*Written problem*
Copy these lines word for word.

*Records to process*
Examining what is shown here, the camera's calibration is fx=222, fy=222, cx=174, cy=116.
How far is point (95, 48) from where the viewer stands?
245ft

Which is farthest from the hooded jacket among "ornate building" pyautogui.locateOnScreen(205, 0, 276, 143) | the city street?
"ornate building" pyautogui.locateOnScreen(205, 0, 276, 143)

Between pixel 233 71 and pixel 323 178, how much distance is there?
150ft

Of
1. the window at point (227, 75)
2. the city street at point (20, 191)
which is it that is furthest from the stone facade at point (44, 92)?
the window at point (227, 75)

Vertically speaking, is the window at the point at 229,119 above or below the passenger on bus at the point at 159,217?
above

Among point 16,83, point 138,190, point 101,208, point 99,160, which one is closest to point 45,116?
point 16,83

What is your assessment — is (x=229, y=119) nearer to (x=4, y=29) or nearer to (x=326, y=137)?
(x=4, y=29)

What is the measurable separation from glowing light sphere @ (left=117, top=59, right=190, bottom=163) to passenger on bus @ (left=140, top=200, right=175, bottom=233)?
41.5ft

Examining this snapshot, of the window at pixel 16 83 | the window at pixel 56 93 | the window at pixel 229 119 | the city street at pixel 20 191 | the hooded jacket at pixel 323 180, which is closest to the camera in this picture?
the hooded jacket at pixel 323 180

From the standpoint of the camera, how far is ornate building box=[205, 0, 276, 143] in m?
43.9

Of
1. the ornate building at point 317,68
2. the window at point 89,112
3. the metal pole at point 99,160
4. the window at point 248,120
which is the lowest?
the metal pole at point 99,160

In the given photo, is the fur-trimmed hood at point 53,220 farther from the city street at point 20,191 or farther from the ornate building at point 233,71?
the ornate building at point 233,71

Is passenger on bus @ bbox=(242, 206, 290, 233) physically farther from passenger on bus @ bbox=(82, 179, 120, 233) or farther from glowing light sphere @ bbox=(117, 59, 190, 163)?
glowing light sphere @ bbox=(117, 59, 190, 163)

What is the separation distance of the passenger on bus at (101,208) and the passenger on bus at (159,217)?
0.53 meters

*Expected answer*
Examining what is shown here, the camera's calibration is fx=222, fy=222, cx=174, cy=116.
How far is point (95, 48) from where the viewer stands?
245ft

Which is farthest from the hooded jacket among "ornate building" pyautogui.locateOnScreen(205, 0, 276, 143) | the city street?
"ornate building" pyautogui.locateOnScreen(205, 0, 276, 143)

Between pixel 233 71 and pixel 323 178, how much distance is there?
150ft

Of
1. the window at point (227, 75)
2. the city street at point (20, 191)
which is it that is furthest from the stone facade at point (44, 92)?
the window at point (227, 75)

Vertically speaking, is the window at the point at 229,119 above or below the passenger on bus at the point at 159,217?
above

Among point 16,83, point 138,190, point 101,208, point 99,160, which one is closest to point 45,116?
point 16,83

What is your assessment — is (x=229, y=119) nearer to (x=4, y=29) or nearer to (x=326, y=137)?
(x=4, y=29)

What is the measurable separation from glowing light sphere @ (left=117, top=59, right=190, bottom=163) to passenger on bus @ (left=140, top=200, right=175, bottom=233)?
41.5ft

Examining this snapshot, of the window at pixel 16 83 | the window at pixel 56 93 | the window at pixel 229 119 | the city street at pixel 20 191 | the hooded jacket at pixel 323 180, which is closest to the camera in this picture?
the hooded jacket at pixel 323 180

From the standpoint of the camera, how far is ornate building box=[205, 0, 276, 143] in m?
43.9

Of
1. the ornate building at point 317,68
2. the window at point 89,112
3. the metal pole at point 99,160
4. the window at point 248,120
which is the lowest?
the metal pole at point 99,160

In the given photo, is the fur-trimmed hood at point 53,220 farther from the city street at point 20,191 or farther from the ornate building at point 233,71?
the ornate building at point 233,71

Is passenger on bus @ bbox=(242, 206, 290, 233) physically farther from passenger on bus @ bbox=(82, 179, 120, 233) or farther from glowing light sphere @ bbox=(117, 59, 190, 163)?
glowing light sphere @ bbox=(117, 59, 190, 163)

What is the separation distance of the passenger on bus at (101,208) and the passenger on bus at (159,217)?
0.53 meters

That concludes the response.